Marghe e Giulia, crescere in diretta
Lo spettatore viene chiamato a vagliare e soppesare con cautela la resa fenomenologica di una realtà densissima di implicazioni sociologiche, etiche e psicologiche
Margherita e Giulia sono due bambine di dodici e nove anni e vivono a Giugliano, in provincia di Napoli. La loro quotidianità sembra essere la stessa di molte coetanee: la scuola, i compiti a casa, una passeggiata, una gita al lago, un po’ di relax sul divano. Se non fosse che tutto ciò che fanno – andare al centro commerciale, mangiare una pizza, scartare un regalo – viene filmato e poi condiviso su youtube, dove le ragazzine hanno un canale (gestito dai genitori) che vanta più di trecentomila follower. Video che arrivano fino a due milioni di visualizzazioni, girati spesso dal papà che ha trasformato la cameretta delle figlie in un set cinematografico; fan che commentano a tutte le ore a volte con entusiasmo e a volte – invece – con astio e disapprovazione; e ancora fan che fermano le due bambine per strada sperando in una foto o in un autografo, come fossero piccole dive su un red carpet.

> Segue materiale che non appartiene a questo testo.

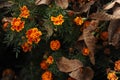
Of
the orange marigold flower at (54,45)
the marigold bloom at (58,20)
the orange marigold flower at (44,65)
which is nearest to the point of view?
the marigold bloom at (58,20)

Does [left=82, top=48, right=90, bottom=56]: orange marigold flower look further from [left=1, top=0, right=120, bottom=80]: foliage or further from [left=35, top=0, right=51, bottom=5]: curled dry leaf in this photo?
[left=35, top=0, right=51, bottom=5]: curled dry leaf

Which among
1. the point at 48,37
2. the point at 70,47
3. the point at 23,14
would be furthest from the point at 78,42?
the point at 23,14

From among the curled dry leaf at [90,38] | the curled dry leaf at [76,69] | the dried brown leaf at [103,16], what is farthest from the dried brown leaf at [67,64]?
the dried brown leaf at [103,16]

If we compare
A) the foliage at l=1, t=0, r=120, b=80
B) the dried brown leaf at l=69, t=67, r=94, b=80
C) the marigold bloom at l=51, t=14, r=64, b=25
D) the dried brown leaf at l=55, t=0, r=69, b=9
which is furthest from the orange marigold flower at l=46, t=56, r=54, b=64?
the dried brown leaf at l=55, t=0, r=69, b=9

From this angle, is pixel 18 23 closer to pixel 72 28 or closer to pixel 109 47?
pixel 72 28

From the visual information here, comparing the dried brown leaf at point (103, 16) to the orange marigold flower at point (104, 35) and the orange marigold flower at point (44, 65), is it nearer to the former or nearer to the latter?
the orange marigold flower at point (104, 35)

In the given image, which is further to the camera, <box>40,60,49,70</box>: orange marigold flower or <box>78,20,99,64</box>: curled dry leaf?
<box>40,60,49,70</box>: orange marigold flower
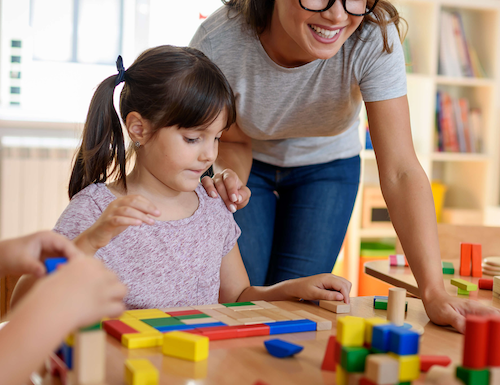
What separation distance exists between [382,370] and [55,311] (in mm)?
292

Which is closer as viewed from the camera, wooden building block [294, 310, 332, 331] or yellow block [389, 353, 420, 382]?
yellow block [389, 353, 420, 382]

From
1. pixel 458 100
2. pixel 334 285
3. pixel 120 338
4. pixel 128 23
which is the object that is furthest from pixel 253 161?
pixel 458 100

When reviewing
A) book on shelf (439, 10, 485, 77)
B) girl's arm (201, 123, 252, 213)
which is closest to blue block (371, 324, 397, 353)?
girl's arm (201, 123, 252, 213)

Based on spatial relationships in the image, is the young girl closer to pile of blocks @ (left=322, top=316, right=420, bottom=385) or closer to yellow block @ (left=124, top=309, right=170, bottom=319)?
yellow block @ (left=124, top=309, right=170, bottom=319)

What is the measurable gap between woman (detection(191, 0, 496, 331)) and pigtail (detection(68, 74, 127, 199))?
24 centimetres

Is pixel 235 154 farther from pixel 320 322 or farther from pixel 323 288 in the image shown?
pixel 320 322

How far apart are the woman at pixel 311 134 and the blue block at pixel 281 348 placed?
0.32 meters

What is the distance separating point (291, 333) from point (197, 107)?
52cm

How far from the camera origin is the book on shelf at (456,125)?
10.2ft

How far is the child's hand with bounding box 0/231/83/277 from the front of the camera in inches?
23.3

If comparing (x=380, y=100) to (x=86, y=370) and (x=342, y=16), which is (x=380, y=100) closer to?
(x=342, y=16)

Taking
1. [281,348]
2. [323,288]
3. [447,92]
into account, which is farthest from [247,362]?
[447,92]

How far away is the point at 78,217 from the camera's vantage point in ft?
3.45

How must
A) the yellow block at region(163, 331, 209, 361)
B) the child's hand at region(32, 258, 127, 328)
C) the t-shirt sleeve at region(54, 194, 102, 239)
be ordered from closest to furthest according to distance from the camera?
1. the child's hand at region(32, 258, 127, 328)
2. the yellow block at region(163, 331, 209, 361)
3. the t-shirt sleeve at region(54, 194, 102, 239)
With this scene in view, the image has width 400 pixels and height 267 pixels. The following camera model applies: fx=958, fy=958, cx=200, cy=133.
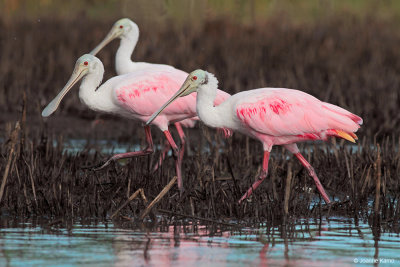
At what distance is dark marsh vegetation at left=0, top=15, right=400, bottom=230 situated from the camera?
716 centimetres

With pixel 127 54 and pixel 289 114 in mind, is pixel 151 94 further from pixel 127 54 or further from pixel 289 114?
pixel 127 54

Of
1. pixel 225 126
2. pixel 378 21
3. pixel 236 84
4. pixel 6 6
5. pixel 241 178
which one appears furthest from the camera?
pixel 6 6

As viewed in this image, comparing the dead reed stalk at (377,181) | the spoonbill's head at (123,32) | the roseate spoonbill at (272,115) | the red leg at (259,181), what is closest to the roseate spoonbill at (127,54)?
the spoonbill's head at (123,32)

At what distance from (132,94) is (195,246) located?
352 cm

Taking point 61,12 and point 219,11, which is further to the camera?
point 61,12

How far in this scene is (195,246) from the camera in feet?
19.4

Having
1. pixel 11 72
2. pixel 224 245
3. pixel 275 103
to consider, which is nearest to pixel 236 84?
pixel 11 72

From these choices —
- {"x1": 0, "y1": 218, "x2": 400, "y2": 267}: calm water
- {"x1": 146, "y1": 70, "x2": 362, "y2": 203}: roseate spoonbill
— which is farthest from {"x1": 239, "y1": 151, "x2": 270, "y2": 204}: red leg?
{"x1": 0, "y1": 218, "x2": 400, "y2": 267}: calm water

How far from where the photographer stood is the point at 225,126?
8164mm

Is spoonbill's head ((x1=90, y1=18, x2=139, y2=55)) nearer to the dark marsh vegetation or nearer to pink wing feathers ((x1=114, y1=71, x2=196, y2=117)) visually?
the dark marsh vegetation

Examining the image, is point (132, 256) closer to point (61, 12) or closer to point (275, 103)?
point (275, 103)

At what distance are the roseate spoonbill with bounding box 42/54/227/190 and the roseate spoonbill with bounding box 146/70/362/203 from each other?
975 millimetres

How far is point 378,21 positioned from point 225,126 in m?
13.0

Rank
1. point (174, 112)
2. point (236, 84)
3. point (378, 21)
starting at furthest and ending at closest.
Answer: point (378, 21) → point (236, 84) → point (174, 112)
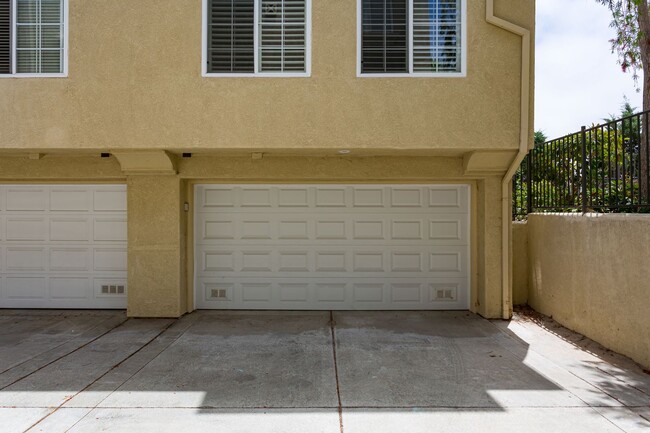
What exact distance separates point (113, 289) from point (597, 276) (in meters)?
7.59

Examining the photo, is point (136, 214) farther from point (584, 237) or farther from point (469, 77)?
point (584, 237)

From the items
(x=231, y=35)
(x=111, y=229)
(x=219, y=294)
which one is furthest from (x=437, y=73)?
(x=111, y=229)

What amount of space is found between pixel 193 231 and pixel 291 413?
4494 millimetres

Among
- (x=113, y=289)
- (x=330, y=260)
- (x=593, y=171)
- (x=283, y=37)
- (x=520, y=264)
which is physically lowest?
(x=113, y=289)

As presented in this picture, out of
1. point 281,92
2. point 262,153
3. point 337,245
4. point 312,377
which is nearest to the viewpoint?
point 312,377

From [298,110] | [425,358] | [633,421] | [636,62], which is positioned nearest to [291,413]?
[425,358]

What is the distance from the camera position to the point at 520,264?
821cm

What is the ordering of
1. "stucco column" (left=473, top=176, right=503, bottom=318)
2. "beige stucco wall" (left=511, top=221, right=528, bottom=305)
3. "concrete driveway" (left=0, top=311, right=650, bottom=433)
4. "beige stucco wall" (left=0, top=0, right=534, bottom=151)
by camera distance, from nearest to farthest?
"concrete driveway" (left=0, top=311, right=650, bottom=433) → "beige stucco wall" (left=0, top=0, right=534, bottom=151) → "stucco column" (left=473, top=176, right=503, bottom=318) → "beige stucco wall" (left=511, top=221, right=528, bottom=305)

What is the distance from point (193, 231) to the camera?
7.85 meters

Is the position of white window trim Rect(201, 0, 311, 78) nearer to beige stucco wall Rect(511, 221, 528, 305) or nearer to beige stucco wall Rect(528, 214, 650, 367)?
beige stucco wall Rect(528, 214, 650, 367)

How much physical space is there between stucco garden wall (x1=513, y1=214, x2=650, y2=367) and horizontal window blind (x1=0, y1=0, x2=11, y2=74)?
8572 millimetres

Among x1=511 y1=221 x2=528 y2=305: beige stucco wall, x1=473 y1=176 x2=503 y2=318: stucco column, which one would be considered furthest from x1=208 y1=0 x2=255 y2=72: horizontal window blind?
x1=511 y1=221 x2=528 y2=305: beige stucco wall

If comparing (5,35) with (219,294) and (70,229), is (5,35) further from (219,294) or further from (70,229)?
(219,294)

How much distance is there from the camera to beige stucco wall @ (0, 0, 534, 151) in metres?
6.37
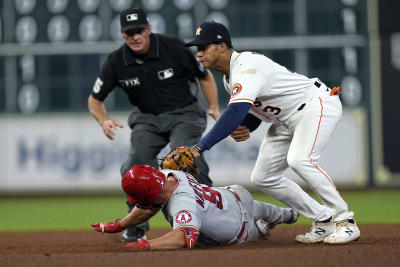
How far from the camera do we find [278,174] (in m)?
5.92

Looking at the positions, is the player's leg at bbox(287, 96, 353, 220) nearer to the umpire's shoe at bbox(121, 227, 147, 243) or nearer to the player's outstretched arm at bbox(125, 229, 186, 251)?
the player's outstretched arm at bbox(125, 229, 186, 251)

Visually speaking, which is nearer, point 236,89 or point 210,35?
point 236,89

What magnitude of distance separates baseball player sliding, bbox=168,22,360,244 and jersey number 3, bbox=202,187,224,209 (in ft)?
1.01

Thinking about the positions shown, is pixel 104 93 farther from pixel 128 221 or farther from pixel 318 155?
pixel 318 155

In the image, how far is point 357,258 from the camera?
4.72 meters

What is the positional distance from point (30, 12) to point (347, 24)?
4864 mm

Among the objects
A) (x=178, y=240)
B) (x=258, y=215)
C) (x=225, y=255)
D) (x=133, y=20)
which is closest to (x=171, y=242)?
(x=178, y=240)

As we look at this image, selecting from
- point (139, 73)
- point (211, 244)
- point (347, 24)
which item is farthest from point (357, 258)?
point (347, 24)

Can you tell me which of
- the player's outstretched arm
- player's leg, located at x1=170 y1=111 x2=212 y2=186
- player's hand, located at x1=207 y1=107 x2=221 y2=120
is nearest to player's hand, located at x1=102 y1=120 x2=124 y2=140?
player's leg, located at x1=170 y1=111 x2=212 y2=186

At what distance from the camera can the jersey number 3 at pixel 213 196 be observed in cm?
542

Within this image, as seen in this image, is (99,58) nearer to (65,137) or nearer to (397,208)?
(65,137)

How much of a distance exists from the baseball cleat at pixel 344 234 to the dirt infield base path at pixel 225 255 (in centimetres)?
6

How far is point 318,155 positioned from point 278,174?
1.33 feet

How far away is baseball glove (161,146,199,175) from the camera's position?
5309mm
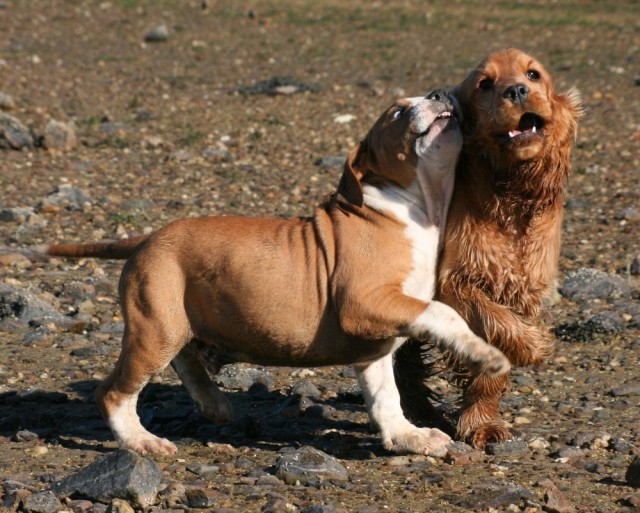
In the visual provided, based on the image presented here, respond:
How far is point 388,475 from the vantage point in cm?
561

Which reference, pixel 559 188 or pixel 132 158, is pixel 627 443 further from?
pixel 132 158

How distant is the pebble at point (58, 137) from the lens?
1277cm

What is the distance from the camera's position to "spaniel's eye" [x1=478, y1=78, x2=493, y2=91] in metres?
5.71

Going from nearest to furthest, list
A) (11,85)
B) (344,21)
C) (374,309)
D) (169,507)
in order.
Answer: (169,507) → (374,309) → (11,85) → (344,21)

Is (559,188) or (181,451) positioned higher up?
(559,188)

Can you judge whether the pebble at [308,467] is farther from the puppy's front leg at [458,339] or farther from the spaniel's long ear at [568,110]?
the spaniel's long ear at [568,110]

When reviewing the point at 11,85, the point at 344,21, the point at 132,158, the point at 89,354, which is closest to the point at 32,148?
the point at 132,158

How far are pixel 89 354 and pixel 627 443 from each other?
3286mm

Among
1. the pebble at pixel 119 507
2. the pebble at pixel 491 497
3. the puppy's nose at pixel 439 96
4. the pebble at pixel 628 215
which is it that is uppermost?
the puppy's nose at pixel 439 96

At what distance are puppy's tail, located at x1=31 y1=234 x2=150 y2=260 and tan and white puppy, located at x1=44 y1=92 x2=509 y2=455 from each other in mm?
362

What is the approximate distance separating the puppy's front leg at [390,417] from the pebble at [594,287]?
10.2ft

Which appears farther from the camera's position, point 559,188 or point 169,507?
point 559,188

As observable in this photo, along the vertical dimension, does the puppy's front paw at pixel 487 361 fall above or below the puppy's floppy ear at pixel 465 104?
below

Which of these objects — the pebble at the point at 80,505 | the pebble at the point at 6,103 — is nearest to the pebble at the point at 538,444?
the pebble at the point at 80,505
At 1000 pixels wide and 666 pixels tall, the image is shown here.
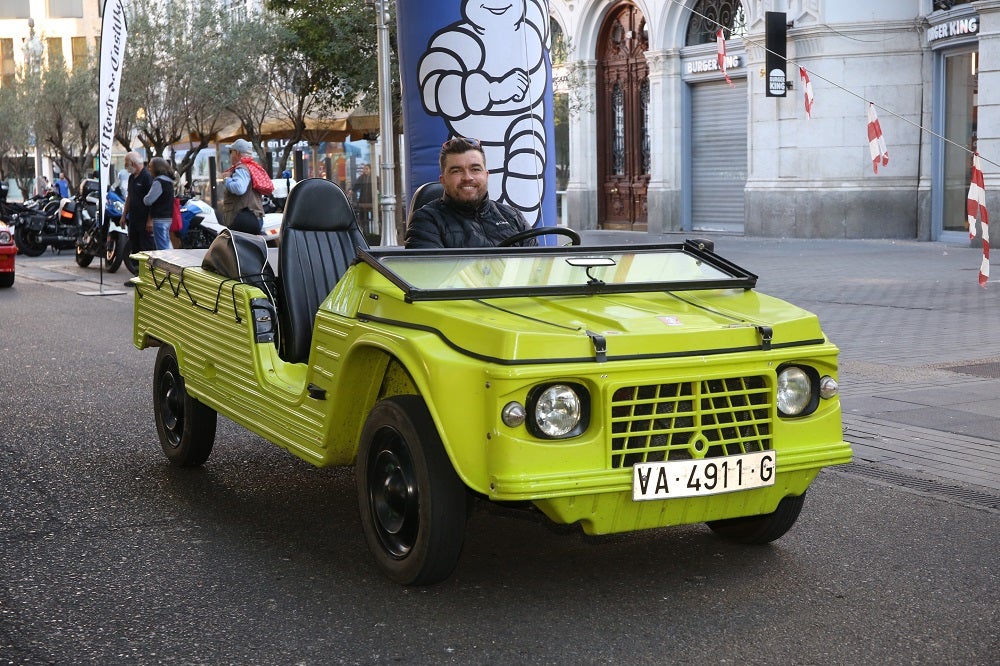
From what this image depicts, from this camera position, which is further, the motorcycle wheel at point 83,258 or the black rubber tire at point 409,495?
the motorcycle wheel at point 83,258

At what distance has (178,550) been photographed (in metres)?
5.09

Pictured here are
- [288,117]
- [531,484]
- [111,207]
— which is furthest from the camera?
[288,117]

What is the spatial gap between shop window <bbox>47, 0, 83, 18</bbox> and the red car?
66.5 metres

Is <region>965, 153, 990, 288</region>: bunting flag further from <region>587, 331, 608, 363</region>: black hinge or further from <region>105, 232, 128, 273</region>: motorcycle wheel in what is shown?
<region>105, 232, 128, 273</region>: motorcycle wheel

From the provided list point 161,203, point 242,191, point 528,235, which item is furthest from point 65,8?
point 528,235

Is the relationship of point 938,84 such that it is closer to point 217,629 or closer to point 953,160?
point 953,160

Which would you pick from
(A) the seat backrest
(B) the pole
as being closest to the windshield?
(A) the seat backrest

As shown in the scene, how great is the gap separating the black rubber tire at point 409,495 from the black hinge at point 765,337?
1.09 m

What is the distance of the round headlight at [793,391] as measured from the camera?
4539 millimetres

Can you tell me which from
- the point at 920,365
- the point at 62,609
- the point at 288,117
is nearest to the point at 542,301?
the point at 62,609

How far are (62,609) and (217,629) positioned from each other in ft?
1.93

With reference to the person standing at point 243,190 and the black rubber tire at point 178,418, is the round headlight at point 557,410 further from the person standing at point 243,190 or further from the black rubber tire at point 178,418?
the person standing at point 243,190

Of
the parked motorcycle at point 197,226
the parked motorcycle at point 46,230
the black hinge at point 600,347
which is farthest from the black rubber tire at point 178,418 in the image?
the parked motorcycle at point 46,230

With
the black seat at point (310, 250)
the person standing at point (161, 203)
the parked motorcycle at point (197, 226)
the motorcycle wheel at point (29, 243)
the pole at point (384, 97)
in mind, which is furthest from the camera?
the motorcycle wheel at point (29, 243)
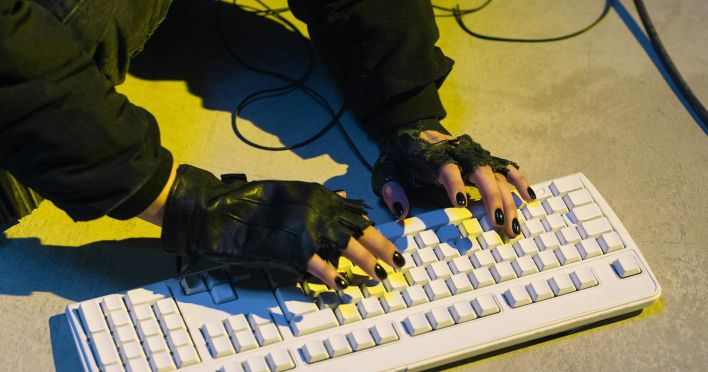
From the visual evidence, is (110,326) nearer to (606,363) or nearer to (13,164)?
(13,164)

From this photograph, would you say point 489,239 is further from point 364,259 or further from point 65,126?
point 65,126

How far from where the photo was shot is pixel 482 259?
0.74 m

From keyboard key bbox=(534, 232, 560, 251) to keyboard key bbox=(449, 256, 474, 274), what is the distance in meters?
0.07

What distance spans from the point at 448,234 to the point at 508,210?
0.06m

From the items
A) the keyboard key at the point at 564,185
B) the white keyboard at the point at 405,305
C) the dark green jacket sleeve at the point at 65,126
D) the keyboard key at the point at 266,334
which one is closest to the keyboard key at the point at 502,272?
the white keyboard at the point at 405,305

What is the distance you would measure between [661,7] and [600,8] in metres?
0.08

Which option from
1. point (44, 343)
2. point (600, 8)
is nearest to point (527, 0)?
point (600, 8)

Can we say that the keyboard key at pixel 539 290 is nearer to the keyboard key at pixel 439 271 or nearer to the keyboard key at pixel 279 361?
the keyboard key at pixel 439 271

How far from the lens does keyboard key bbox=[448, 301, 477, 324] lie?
2.33ft

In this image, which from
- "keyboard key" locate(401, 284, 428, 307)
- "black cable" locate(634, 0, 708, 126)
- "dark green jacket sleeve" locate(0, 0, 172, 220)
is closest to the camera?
"dark green jacket sleeve" locate(0, 0, 172, 220)

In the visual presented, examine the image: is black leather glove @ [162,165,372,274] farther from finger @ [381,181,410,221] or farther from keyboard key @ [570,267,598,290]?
keyboard key @ [570,267,598,290]

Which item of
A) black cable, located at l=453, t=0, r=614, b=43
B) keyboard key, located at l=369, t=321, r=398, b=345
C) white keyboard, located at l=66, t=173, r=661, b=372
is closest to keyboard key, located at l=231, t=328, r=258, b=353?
white keyboard, located at l=66, t=173, r=661, b=372

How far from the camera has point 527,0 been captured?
106 centimetres

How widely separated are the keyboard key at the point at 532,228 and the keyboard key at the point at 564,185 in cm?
4
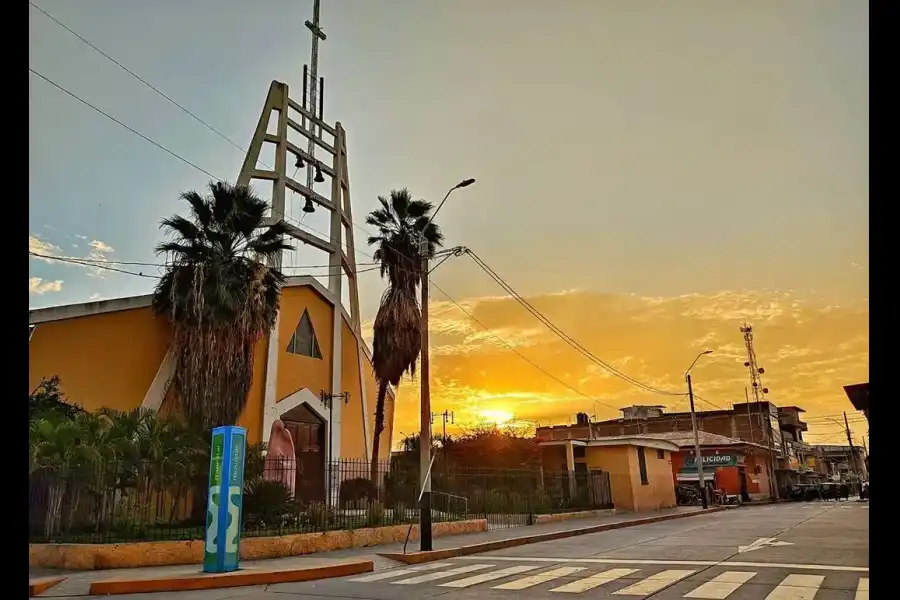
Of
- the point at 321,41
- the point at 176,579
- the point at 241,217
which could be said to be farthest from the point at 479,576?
the point at 321,41

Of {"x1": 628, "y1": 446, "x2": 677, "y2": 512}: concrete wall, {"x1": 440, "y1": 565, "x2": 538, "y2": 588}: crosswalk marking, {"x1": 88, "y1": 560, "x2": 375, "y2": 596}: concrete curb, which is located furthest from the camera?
{"x1": 628, "y1": 446, "x2": 677, "y2": 512}: concrete wall

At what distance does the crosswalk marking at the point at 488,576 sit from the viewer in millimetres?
11008

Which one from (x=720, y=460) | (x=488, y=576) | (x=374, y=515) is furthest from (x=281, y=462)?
(x=720, y=460)

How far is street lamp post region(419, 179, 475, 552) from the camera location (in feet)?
51.7

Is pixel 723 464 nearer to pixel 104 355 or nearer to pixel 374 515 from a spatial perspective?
pixel 374 515

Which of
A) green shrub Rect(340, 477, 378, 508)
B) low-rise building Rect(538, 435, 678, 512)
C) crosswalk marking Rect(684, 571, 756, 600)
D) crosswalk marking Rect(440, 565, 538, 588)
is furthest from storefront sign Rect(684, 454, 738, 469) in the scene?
crosswalk marking Rect(684, 571, 756, 600)

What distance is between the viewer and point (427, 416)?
1681 centimetres

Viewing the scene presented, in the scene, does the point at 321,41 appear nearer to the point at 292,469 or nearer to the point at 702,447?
the point at 292,469

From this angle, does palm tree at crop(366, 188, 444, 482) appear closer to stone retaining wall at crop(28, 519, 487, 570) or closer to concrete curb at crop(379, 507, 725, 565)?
concrete curb at crop(379, 507, 725, 565)

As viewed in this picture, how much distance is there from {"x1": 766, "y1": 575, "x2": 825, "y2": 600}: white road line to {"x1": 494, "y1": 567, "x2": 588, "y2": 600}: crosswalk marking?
3.49 meters

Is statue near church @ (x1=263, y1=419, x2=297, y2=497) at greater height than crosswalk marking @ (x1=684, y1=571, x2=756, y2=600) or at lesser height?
greater

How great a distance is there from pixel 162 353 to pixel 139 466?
7.73 metres

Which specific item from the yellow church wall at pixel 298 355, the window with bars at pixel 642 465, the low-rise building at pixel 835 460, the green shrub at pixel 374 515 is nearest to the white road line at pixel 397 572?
the green shrub at pixel 374 515
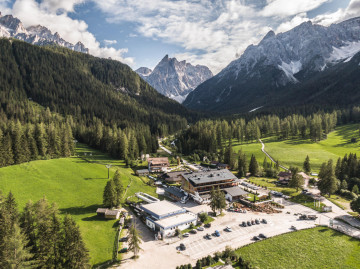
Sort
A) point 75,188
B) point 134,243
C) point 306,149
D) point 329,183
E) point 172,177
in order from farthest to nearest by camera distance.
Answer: point 306,149 < point 172,177 < point 329,183 < point 75,188 < point 134,243

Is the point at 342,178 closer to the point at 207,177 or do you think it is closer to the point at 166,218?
the point at 207,177

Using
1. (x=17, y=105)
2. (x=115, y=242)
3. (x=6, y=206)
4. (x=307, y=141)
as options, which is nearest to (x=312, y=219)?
(x=115, y=242)

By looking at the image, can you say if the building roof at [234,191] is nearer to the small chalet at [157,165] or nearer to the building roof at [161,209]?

Prodotto da Somewhere studio e Sky Atlantic, Marghe e Giulia, crescere in diretta è stato realizzato da Alberto Gottardo e Francesca Sironi, registi che si avvicinano al cinema con alle spalle percorsi che riguardano, rispettivamente, la fotografia e il giornalismo. Di fronte a un soggetto come quello scelto dai due autori ci si sente inevitabilmente in difficoltà, quasi intimiditi. Da un lato è impossibile, a ben guardare, non porre in atto una (ulteriore) concreta invasione di quell’ambiente intimo e familiare che, sebbene volontariamente, si sottopone già a una continua sovraesposizione scopica. Dall’altro si comprende appieno l’urgenza di raccontare e approfondire un caso che trascende la sua singolarità per farsi segno e sintesi di fenomeni dalla portata molto più ampia e di estrema stringente attualità.
Tuttavia Gottardo e Sironi riescono a trovare, con naturalezza e agilità, l’unica chiave espressiva possibile per sviluppare questo non facile progetto: scelgono la più assoluta e attenta sospensione del giudizio, scelta che peraltro rende meno problematica la necessità di doversi muovere, inevitabilmente, dentro alla realtà rappresentata, in virtù della fiducia accordata ai registi dai “non attori” protagonisti, ovvero le due piccole youtuber e i loro genitori Luigi e Maria. È lo spettatore, dunque, che viene chiamato a vagliare con cautela e soppesare con cura questa resa fenomenologica di un reale che, pur se restituito semplicemente nudo e crudo a livello linguistico, resta tuttavia densissimo di implicazione sociologiche, se non psicologiche e – ovviamente - etiche.
Del resto era il 1967 quando Jacques Tati, in Playtime, rinchiudeva il suo spaesato Monsieur Hulot in un appartamento-vetrina, ipotizzando uno sguardo spettatoriale che fosse teoricamente esterno ma praticamente interno, in nome di una totale, destabilizzante cancellazione del privato ormai all’ordine del giorno in una fredda e respingente Parigi futuristica. Se a questo si somma la capillare pervasività delle tecnologie contemporanee, dove, per forza di cose, come insegna McLuhan “il medium è il messaggio”, si arriva a un inevitabile cortocircuito. Il desiderio di migliaia di persone (è possibile non definirlo voyeristico?) di guardare una ragazzina che “piange a dirotto per 5 minuti” – questo il titolo del video più cliccato – stravolta dalla felicità per aver ricevuto in regalo un preziosissimo iPhone, si sposa perfettamente al desiderio (è possibile non definirlo narcisistico?) che il “mondo” assista, certifichi e in un certo senso renda questa felicità pubblicamente esibita più vera del vero.
Non vogliamo qui di entrare nel merito delle scelte genitoriali operate dai protagonisti del documentario – rispetto alle quali si aprirebbe un discorso infinitamente ampio, giustamente complesso - ma piuttosto di rimarcare il potenziale del cinema (documentario e non) come spazio essenziale di riflessione sul reale, poiché di fatto sa esserne insostituibile luogo di condensazione di segnali che rivelano cruciali mutamenti del sentire e anticipazioni dell’agire sociale.